Portrait von Prof. Oliver Günther, Ph.D.,Präsident der Universität Potsdam
Der Präsident der Universität Potsdam, Prof. Oliver Günther, Ph.D., ist Gesellschafter des Standortmanagements im Potsdam Science Park ©UP/Ernst Kaczynski

»Es geht aufwärts mit der Innovationskraft« – Interview mit Prof. Oliver Günther, Ph.D. Präsident der Universität Potsdam

 

Im Potsdam Science Park trifft hochkarätige universitäre und außeruniversitäre Forschung auf Gründergeist. Der Präsident der Universität Potsdam, Prof. Oliver Günther, Ph.D. spricht im Interview darüber, was es für den erfolgreichen Transfer von Wissen aus der Forschung in Anwendungen hinein braucht, wie die Brandenburger Wirtschaft davon profitiert und warum der Potsdam Science Park zu den Top-Innovationsstandorten in der Hauptstadtregion zählt.

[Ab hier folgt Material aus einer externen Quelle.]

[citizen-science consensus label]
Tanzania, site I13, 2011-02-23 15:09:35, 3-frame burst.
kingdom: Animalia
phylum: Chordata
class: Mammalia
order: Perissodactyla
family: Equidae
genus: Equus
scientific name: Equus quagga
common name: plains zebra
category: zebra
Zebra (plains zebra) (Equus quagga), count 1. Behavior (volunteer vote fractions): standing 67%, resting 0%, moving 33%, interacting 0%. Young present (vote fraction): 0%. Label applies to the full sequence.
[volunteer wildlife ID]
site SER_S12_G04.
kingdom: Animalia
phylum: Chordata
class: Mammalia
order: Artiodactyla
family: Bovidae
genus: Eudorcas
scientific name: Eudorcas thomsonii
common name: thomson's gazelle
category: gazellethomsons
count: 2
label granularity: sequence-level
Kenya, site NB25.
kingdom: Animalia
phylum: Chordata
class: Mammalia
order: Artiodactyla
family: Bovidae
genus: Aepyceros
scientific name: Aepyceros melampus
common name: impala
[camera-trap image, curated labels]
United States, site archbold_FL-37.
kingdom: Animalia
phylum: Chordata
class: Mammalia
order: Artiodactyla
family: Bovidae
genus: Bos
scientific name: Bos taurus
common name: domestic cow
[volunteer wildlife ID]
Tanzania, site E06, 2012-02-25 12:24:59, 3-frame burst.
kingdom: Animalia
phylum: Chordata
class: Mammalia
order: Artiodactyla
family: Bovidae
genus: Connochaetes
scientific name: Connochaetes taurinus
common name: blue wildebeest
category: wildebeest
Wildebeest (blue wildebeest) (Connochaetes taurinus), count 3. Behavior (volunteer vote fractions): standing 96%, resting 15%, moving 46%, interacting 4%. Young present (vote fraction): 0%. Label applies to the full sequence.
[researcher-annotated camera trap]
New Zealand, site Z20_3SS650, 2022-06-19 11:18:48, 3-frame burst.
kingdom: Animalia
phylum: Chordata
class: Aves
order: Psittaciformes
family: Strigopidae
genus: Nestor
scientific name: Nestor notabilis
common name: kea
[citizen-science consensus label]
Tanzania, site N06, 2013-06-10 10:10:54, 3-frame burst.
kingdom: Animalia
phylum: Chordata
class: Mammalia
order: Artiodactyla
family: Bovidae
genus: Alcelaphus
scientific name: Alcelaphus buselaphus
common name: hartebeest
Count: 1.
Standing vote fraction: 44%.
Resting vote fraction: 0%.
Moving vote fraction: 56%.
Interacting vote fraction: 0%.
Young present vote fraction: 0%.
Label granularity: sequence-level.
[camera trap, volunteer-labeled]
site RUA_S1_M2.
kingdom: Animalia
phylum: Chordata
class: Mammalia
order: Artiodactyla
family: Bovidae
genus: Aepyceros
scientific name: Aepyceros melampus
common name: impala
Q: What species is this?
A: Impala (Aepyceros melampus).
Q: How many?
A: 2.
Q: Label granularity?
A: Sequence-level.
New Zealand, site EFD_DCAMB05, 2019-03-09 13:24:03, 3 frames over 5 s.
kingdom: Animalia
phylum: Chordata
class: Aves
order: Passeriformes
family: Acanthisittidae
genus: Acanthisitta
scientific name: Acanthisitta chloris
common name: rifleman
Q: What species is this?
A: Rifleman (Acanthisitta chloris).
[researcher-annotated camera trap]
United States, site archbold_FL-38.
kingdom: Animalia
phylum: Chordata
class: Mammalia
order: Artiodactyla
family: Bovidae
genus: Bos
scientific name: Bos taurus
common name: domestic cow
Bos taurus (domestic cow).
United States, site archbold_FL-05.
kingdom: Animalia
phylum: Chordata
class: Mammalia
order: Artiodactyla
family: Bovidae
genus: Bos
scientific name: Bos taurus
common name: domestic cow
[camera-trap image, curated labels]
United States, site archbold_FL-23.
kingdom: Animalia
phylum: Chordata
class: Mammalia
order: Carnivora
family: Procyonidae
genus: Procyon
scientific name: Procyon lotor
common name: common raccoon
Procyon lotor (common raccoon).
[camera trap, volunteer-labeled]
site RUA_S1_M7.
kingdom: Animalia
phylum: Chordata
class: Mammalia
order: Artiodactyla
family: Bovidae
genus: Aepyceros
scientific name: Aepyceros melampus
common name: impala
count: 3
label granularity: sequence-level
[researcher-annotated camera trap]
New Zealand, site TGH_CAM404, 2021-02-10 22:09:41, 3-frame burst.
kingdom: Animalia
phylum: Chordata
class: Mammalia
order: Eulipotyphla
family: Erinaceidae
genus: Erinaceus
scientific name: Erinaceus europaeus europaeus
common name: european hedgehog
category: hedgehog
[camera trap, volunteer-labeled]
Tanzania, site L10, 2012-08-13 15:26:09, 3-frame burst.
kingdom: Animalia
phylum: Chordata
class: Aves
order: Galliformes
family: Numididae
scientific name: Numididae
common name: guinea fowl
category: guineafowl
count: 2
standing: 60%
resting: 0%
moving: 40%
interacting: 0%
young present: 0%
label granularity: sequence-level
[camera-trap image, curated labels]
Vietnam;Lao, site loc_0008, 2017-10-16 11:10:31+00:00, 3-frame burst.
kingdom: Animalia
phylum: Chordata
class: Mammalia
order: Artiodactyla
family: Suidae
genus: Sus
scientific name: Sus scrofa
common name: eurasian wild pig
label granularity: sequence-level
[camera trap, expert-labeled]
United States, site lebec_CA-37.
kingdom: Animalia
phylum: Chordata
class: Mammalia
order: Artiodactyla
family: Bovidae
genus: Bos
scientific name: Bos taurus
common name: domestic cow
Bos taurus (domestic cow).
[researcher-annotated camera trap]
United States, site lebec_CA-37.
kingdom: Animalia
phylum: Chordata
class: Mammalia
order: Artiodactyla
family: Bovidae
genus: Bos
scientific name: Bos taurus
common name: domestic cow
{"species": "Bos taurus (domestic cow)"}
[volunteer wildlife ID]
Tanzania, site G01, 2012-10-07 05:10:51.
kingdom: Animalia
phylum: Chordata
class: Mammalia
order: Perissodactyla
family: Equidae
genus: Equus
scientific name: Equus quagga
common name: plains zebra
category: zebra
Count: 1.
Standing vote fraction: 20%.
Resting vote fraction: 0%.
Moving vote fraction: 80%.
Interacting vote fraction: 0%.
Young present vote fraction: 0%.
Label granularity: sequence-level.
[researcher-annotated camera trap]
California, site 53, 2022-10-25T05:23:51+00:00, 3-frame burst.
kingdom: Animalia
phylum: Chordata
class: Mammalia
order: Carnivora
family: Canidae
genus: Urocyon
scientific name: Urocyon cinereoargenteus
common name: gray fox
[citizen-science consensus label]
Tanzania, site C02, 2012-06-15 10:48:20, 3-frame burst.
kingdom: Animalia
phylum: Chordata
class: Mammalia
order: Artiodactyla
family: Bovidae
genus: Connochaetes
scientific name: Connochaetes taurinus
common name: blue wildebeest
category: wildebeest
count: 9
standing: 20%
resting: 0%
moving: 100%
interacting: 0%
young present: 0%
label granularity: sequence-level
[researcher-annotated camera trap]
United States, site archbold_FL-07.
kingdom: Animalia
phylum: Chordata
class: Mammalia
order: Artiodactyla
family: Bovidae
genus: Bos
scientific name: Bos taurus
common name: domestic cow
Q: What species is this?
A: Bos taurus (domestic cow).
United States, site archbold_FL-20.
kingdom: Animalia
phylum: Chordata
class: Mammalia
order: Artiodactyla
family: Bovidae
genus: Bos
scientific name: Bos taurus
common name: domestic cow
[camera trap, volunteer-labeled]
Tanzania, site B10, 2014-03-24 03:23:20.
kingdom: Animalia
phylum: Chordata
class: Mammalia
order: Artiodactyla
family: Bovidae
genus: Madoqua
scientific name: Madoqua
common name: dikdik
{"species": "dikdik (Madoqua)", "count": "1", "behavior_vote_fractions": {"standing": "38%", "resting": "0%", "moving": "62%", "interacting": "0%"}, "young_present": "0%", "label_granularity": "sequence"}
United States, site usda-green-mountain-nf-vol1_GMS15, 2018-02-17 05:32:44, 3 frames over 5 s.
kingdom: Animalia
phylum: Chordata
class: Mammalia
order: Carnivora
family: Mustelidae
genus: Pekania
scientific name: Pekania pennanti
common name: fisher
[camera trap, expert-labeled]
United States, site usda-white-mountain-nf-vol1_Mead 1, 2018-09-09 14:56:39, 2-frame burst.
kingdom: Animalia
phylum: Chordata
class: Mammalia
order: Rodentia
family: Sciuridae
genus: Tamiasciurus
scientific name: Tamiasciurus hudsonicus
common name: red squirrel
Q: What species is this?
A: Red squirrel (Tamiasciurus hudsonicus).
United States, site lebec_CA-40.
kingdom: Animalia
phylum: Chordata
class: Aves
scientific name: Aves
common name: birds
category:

Prof. Günther, wie wichtig ist der Transfer von Wissen aus der Forschung für die wirtschaftliche Entwicklung in Brandenburg?

Transfer ist für das Wirtschaftsleben essenziell. Die Wissenschaft ist ein wesentlicher Treiber dessen, was in die Entwicklung geht und am Weltmarkt Verwendung findet. Insofern ist sie absolut entscheidend für das Wohlergehen einer Volkswirtschaft und die regionale Wirtschaftsentwicklung. Aus ihr entstehen Arbeitsplätze, Wohlstand, Glück und Erfüllung – vieles von dem, was wir im Leben wollen.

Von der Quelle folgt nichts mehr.